# A Twin cot or two separate ones? - help!



## Springflower

Hello ladies:flower:

Well at 20 weeks I've finally stopped puking all day every and am now getting excited!

I've started looking at cots. I'm keen on this twin cot, as it will save on space. What do you think? Are they any good or would I be better off getting two separate ones?

Thanks for your help ladies, i have no idea what I'm doing but its great!:happydance:

https://www.tuttibambini.co.uk/swinging-cribscots/alana-twin-cot-vanilla-oak


----------



## wondertwins

First of all.... YAY for no more puking! :flower:

Second...I have never seen anything like that. It's very cute!! 
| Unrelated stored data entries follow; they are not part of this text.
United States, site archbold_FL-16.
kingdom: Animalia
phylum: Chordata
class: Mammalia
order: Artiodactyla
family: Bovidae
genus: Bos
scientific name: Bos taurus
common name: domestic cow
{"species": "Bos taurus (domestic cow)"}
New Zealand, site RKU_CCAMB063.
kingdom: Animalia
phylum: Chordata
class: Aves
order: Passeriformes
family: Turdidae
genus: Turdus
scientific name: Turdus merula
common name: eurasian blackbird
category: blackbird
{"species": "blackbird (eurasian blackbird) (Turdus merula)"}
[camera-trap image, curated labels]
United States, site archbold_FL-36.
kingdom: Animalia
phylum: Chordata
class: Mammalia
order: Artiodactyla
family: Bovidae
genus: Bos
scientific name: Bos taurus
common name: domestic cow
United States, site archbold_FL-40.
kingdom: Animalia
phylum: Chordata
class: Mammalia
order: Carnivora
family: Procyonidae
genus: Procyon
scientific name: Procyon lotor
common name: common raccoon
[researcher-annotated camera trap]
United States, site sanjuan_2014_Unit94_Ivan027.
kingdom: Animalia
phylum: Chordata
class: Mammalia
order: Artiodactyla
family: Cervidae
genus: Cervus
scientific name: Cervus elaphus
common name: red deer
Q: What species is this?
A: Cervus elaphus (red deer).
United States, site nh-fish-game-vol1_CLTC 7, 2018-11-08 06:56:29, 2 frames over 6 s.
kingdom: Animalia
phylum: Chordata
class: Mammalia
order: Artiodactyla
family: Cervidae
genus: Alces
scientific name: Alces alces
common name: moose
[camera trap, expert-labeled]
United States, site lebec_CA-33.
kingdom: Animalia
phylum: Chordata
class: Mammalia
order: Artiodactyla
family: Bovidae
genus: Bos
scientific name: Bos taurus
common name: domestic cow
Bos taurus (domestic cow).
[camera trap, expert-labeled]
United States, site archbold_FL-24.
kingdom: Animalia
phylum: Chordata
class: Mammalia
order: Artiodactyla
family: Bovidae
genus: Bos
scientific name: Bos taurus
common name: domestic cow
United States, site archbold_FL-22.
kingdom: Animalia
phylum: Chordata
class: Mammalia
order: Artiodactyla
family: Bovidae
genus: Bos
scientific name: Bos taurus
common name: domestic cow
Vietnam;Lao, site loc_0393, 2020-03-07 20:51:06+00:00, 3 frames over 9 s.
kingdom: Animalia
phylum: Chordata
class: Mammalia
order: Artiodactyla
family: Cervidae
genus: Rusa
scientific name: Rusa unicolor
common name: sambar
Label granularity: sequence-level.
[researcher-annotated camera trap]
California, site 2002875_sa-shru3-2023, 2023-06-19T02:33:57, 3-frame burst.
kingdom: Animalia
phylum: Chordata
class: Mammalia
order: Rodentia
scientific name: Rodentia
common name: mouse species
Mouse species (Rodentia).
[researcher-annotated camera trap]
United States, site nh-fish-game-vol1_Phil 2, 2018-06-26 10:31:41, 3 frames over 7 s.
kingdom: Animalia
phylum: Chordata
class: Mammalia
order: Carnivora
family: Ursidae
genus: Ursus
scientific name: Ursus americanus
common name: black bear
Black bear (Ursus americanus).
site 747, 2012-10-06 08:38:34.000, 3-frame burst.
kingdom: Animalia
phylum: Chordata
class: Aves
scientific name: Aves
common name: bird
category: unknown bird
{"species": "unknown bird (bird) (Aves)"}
I'm getting two beds so that I can put one in our bedroom and one in the nursery for the first 4-6 months, during which time, I expect they'll share a bed. I hope to use a little crib divider during that time. (Something like this: https://www.sears.com/shc/s/p_10153...19x00001a&ci_src=14110944&ci_sku=SPM756818301) Eventually, we'll move both beds into the nursery.


----------



## bumpfortwo

we've gone for 2 cots. initially i will use a cot for one and moses basket for the other as the first 8 weeks we are tight on space but then want to move them into individual cots. we wanted 2 cots so they can be separate and have the flexibility to move the cots away from each other in the nursery.


----------



## xxxemsxxx

We have two cots which they will move into when they go into their own room.

At the moment they sleep side by side in one of the cots in our room, they seem to like being close to each other, and bashing each other on the head!! But it doesn't wake them up when they do this at the moment. Xx


----------



## Miss MellyG

I have a cotbed which is bigger than a normal cot & will just let them sleep together in there for as long as possible & then just put them straight into beds when they are big enough. 

Mel x


----------



## Mrs R

Hi girls, I have 14 month old b/g twins. We put both babies in the same cot in our room for as long as possible. But at 4 months they were crashing into each other and waking each other up so we moved them to their own cotbeds in their own room. They have happily slep in their own rooms since. But in my experience you will definitely need 2 cots or cotbeds at some stage. At 14
Months, my twins are no where near ready for a bed yet! 

As for the twin cot, it's beautiful and I did look at it too. But I'm so glad I didn't get it as my babies would fight like mad in that!! It's not even that they would fight, they would just be too close, and want to play and most certainly wake each other.

As a mum a year down the line, I hope this helps. For your own sanity (and sleep), get two cots or cotbeds!


----------



## chloe11

we havent bought anything yet but we shall be buying two cot beds as they will eventually need them anyways!! we are planning on buying some from mamas and papas that they can use till they are likr 5-6 yrs old. 

we will be getting two cots too. 

xxxxxxxxxxxxx


----------



## Springflower

Thanks ladies:flower:

You've helped me make up my mind. I'll go for two cots I think! 

Watch out form my next thread asking about prams:haha: I have no idea what I'm doing.:blush:

Hope you all have a lovely Christmas!

:kiss:


----------



## chloe11

i have no idea what pram to buy!! i will watch out for your post ;) and see what ppl suggest!!

xxxxxxxxxxx


----------



## Bumblebee117

I have found a pram called mikado duo which i am going to buy, it isnt the most luxurious but i want my lil ones walking by the age of 3 anyways so i think it will do. i found it on ebay for £340 including a few nice accessories. xx


----------



## chloe11

i shall be looking at it!!! hehe! thanks :) xxxxxxxxxxx


----------